10 files changed, 407 insertions, 14 deletions
diff --git a/Documentation/driver-api/dmaengine/client.rst b/Documentation/driver-api/dmaengine/client.rst
index 45953f171500..a9a7a3c84c63 100644
--- a/Documentation/driver-api/dmaengine/client.rst
+++ b/Documentation/driver-api/dmaengine/client.rst
@@ -151,6 +151,93 @@ The details of these operations are:
      Note that callbacks will always be invoked from the DMA
      engines tasklet, never from interrupt context.
 
+  Optional: per descriptor metadata
+  ---------------------------------
+  DMAengine provides two ways for metadata support.
+
+  DESC_METADATA_CLIENT
+
+    The metadata buffer is allocated/provided by the client driver and it is
+    attached to the descriptor.
+
+  .. code-block:: c
+
+     int dmaengine_desc_attach_metadata(struct dma_async_tx_descriptor *desc,
+				   void *data, size_t len);
+
+  DESC_METADATA_ENGINE
+
+    The metadata buffer is allocated/managed by the DMA driver. The client
+    driver can ask for the pointer, maximum size and the currently used size of
+    the metadata and can directly update or read it.
+
+    Becasue the DMA driver manages the memory area containing the metadata,
+    clients must make sure that they do not try to access or get the pointer
+    after their transfer completion callback has run for the descriptor.
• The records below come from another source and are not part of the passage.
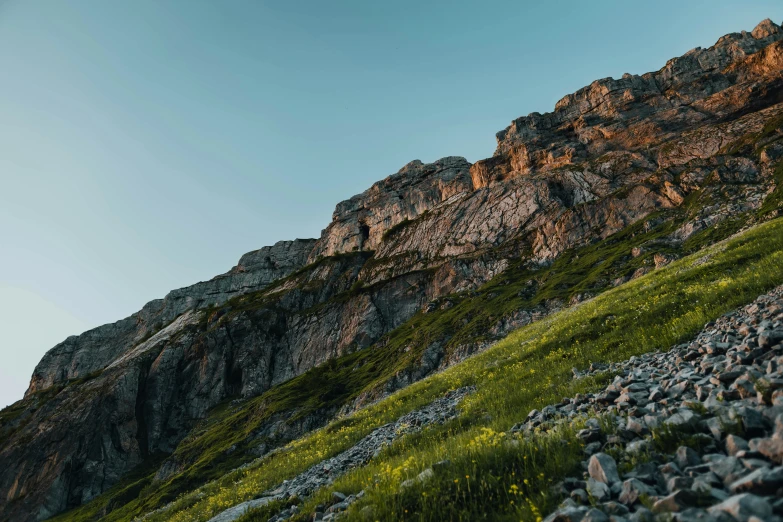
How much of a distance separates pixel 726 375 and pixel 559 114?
199730 mm

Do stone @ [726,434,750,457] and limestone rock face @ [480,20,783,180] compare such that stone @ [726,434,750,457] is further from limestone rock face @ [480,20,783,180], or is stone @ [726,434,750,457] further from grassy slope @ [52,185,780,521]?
limestone rock face @ [480,20,783,180]

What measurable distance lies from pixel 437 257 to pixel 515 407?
377ft

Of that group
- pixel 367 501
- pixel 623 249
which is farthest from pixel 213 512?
pixel 623 249

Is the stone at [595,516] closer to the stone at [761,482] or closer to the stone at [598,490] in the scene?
the stone at [598,490]

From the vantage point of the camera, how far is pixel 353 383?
241ft

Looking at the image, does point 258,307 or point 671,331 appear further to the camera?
point 258,307

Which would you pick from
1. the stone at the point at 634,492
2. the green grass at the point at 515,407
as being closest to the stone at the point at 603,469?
the stone at the point at 634,492

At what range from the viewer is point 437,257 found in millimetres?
127438

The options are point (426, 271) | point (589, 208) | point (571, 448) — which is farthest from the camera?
point (426, 271)

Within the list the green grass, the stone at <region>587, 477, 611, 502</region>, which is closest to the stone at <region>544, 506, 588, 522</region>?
the stone at <region>587, 477, 611, 502</region>

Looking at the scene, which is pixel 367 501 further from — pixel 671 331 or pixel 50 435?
pixel 50 435

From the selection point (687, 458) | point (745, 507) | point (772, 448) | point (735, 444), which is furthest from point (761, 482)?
point (687, 458)

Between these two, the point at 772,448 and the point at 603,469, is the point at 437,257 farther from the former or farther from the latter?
the point at 772,448

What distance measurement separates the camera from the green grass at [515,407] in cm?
657
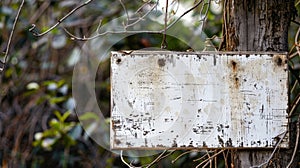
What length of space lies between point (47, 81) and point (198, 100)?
5.06ft

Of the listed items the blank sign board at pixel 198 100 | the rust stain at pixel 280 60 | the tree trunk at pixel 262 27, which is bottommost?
the blank sign board at pixel 198 100

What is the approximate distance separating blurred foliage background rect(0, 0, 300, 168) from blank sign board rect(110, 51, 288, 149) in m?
1.28

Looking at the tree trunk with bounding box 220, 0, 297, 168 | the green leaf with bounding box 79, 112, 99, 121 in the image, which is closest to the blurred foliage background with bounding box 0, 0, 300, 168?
the green leaf with bounding box 79, 112, 99, 121

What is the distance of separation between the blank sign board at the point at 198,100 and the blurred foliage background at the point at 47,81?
1.28 meters

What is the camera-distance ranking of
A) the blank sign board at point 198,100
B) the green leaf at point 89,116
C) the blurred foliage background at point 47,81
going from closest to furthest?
the blank sign board at point 198,100
the green leaf at point 89,116
the blurred foliage background at point 47,81

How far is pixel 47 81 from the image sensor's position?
7.43 ft

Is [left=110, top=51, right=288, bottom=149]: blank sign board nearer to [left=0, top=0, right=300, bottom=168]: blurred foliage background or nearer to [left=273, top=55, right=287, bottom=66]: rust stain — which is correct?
[left=273, top=55, right=287, bottom=66]: rust stain

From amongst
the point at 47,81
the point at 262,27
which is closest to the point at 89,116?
the point at 47,81

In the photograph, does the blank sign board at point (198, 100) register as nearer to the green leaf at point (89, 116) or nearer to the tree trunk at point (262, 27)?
the tree trunk at point (262, 27)

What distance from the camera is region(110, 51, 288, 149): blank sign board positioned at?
0.78 metres

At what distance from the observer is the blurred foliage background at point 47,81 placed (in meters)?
2.14

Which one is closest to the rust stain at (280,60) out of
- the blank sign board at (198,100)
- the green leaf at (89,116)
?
the blank sign board at (198,100)

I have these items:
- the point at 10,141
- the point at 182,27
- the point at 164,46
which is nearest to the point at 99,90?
the point at 10,141

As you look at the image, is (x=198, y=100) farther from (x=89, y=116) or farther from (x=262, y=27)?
(x=89, y=116)
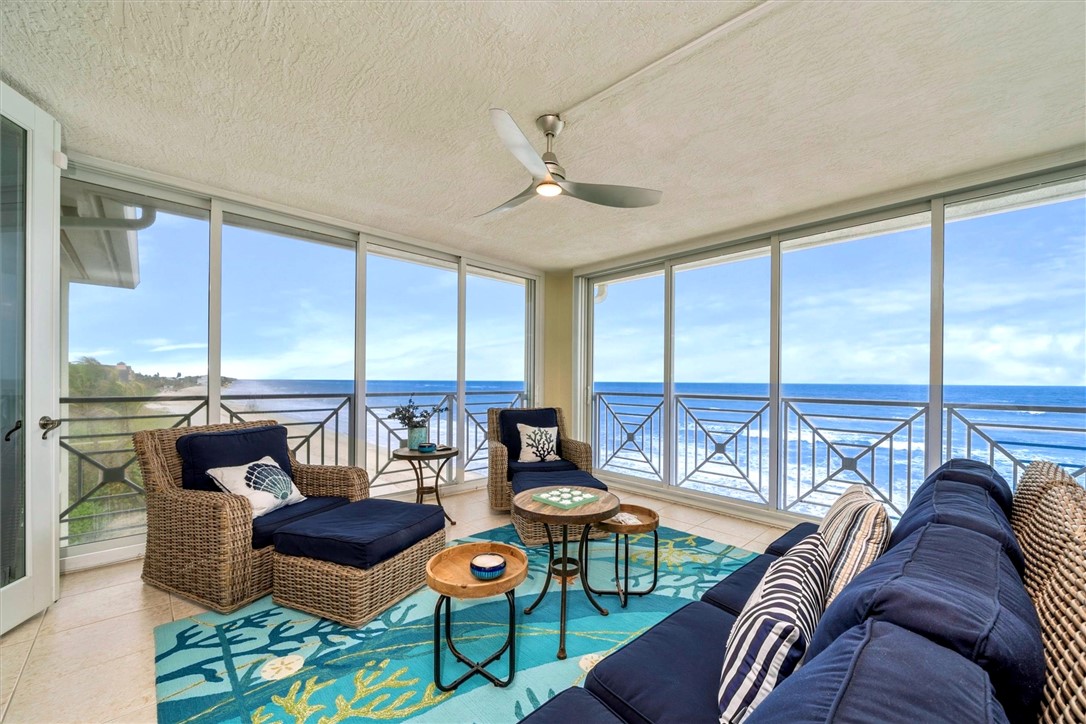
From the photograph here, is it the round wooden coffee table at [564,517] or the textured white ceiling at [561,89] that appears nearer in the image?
the textured white ceiling at [561,89]

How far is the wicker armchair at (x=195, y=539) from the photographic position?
217 centimetres

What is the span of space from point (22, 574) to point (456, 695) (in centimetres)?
226

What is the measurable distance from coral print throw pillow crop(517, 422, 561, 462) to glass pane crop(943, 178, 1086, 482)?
110 inches

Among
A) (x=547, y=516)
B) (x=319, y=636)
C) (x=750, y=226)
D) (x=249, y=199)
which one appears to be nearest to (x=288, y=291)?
(x=249, y=199)

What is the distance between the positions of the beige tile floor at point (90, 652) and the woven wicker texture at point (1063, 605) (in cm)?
242

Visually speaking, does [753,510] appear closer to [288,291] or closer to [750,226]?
[750,226]

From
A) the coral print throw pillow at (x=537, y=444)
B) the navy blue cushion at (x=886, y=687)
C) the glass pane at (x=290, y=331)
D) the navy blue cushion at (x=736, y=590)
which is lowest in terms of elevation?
the navy blue cushion at (x=736, y=590)

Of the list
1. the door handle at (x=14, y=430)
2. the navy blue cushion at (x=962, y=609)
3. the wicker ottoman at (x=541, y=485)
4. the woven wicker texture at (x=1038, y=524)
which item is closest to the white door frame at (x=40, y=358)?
the door handle at (x=14, y=430)

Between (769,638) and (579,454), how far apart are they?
2.92m

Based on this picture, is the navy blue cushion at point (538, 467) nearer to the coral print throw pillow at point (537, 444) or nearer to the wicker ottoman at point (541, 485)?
the coral print throw pillow at point (537, 444)

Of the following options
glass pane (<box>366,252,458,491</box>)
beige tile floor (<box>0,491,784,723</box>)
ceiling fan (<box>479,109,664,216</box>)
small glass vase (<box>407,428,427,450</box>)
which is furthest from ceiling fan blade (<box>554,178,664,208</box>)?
beige tile floor (<box>0,491,784,723</box>)

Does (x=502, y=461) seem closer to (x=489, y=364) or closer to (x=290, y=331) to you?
(x=489, y=364)

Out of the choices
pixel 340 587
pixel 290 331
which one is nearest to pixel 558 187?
pixel 340 587

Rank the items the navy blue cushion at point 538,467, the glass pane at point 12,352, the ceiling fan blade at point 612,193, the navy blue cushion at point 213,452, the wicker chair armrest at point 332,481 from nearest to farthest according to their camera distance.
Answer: the glass pane at point 12,352
the ceiling fan blade at point 612,193
the navy blue cushion at point 213,452
the wicker chair armrest at point 332,481
the navy blue cushion at point 538,467
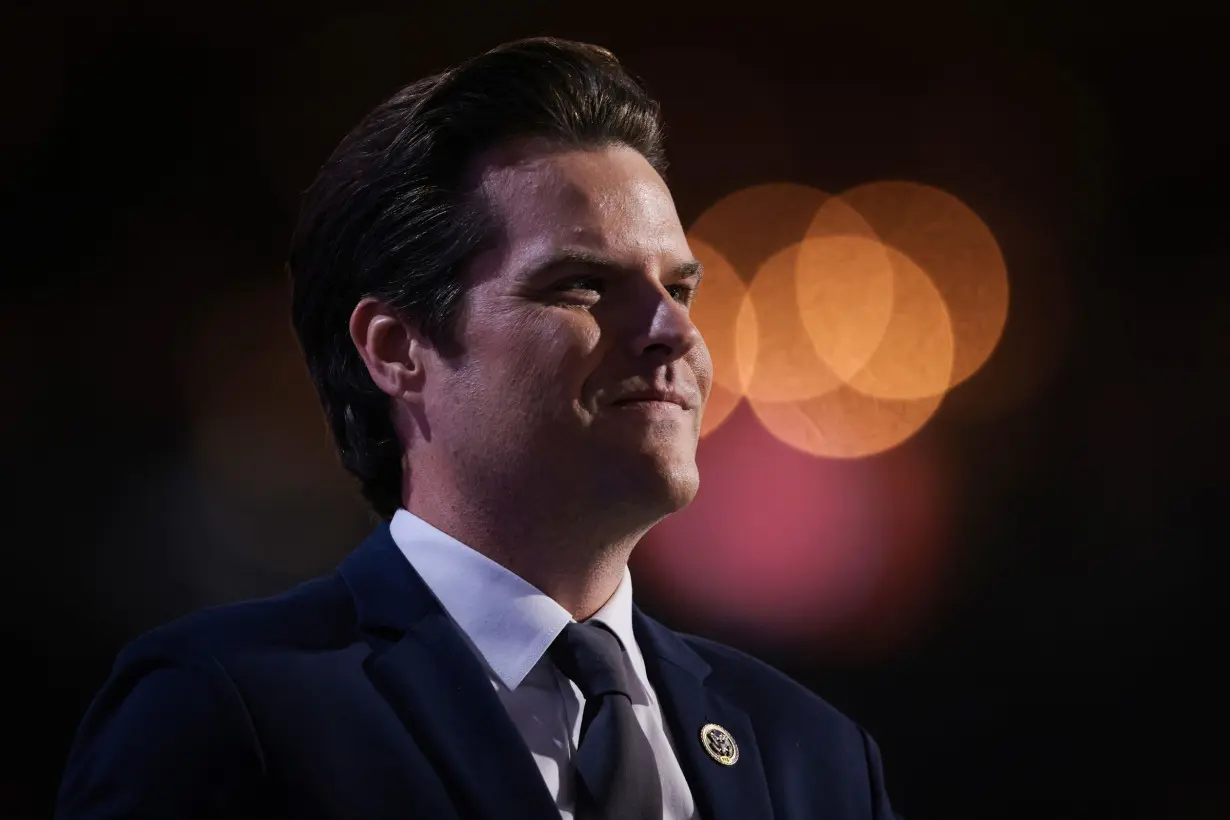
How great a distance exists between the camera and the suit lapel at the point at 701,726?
1.34m

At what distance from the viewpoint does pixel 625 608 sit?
1.44 meters

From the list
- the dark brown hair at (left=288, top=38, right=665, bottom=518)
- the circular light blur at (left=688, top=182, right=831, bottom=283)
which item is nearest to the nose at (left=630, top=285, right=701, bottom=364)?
the dark brown hair at (left=288, top=38, right=665, bottom=518)

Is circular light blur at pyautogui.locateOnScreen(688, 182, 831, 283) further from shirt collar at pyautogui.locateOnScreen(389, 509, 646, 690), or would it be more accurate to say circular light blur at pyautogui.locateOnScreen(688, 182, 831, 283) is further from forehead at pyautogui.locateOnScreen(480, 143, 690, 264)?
shirt collar at pyautogui.locateOnScreen(389, 509, 646, 690)

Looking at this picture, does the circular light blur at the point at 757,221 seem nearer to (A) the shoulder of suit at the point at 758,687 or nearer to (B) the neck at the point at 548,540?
(A) the shoulder of suit at the point at 758,687

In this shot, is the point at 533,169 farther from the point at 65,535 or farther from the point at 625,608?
the point at 65,535

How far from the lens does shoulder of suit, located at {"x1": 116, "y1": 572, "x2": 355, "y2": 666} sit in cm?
123

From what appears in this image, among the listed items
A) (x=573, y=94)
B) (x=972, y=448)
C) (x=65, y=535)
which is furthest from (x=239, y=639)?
(x=972, y=448)

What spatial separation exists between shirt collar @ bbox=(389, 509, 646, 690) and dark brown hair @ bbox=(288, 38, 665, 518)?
194 mm

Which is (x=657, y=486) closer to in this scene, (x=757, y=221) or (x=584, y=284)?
(x=584, y=284)

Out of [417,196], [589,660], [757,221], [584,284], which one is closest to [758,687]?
[589,660]

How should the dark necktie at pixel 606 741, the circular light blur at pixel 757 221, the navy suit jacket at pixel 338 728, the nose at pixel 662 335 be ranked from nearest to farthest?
the navy suit jacket at pixel 338 728 → the dark necktie at pixel 606 741 → the nose at pixel 662 335 → the circular light blur at pixel 757 221

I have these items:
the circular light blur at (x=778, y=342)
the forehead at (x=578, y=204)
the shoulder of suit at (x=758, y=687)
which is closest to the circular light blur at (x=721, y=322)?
the circular light blur at (x=778, y=342)

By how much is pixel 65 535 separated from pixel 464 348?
3.02 ft

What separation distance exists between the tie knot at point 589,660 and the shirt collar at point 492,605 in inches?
0.6
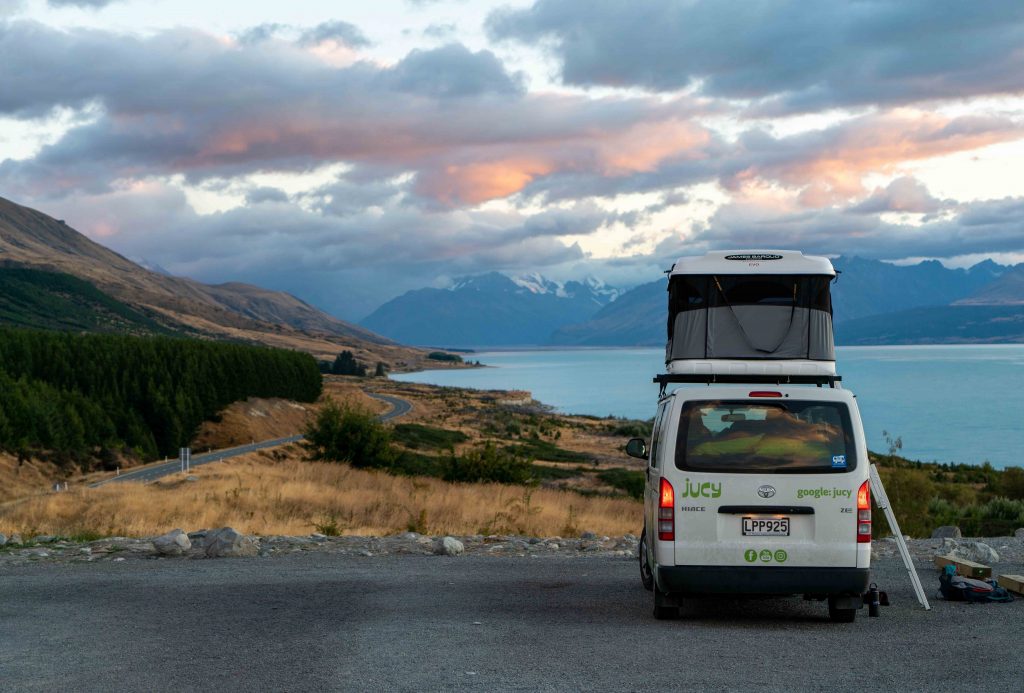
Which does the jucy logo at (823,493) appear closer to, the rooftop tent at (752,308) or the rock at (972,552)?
the rooftop tent at (752,308)

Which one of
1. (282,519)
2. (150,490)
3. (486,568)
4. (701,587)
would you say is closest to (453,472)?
(150,490)

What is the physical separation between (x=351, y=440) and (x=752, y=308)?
27620mm

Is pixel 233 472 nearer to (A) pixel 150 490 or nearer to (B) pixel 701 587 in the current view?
(A) pixel 150 490

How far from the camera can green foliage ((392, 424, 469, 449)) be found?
69.2 m

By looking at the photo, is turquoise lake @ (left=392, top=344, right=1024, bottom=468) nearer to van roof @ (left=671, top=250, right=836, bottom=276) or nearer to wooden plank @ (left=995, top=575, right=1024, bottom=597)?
van roof @ (left=671, top=250, right=836, bottom=276)

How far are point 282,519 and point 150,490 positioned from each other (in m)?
12.8

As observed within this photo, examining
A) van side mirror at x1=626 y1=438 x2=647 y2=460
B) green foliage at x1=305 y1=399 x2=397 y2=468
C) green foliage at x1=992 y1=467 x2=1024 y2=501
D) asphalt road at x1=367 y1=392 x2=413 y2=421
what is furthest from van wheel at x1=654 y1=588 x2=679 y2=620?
asphalt road at x1=367 y1=392 x2=413 y2=421

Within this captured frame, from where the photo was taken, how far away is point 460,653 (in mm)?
8461

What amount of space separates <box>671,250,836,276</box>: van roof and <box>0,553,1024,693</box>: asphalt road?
13.6ft

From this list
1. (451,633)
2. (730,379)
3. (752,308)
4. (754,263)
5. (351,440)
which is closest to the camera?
(451,633)

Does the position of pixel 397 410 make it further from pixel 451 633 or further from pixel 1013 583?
pixel 451 633

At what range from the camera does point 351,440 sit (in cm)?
3978

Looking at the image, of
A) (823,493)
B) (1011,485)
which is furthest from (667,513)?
(1011,485)

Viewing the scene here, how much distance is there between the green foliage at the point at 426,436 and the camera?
69.2 metres
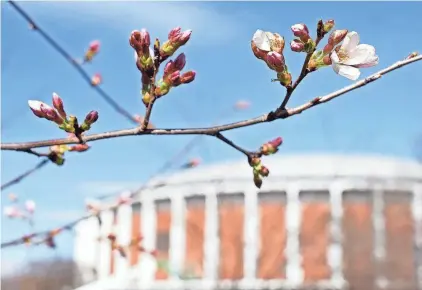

+    If no completion callback has been defined for the transfer, then the
+    metadata must not be accessed after issue_pending.
+    In other words: if the aim is to read back metadata after the transfer is
+    completed, then the client must use completion callback.
+
+  .. code-block:: c
+
+     void *dmaengine_desc_get_metadata_ptr(struct dma_async_tx_descriptor *desc,
+		size_t *payload_len, size_t *max_len);
+
+     int dmaengine_desc_set_metadata_len(struct dma_async_tx_descriptor *desc,
+		size_t payload_len);
+
+  Client drivers can query if a given mode is supported with:
+
+  .. code-block:: c
+
+     bool dmaengine_is_metadata_mode_supported(struct dma_chan *chan,
+		enum dma_desc_metadata_mode mode);
+
+  Depending on the used mode client drivers must follow different flow.
+
+  DESC_METADATA_CLIENT
+
+    - DMA_MEM_TO_DEV / DEV_MEM_TO_MEM:
+      1. prepare the descriptor (dmaengine_prep_*)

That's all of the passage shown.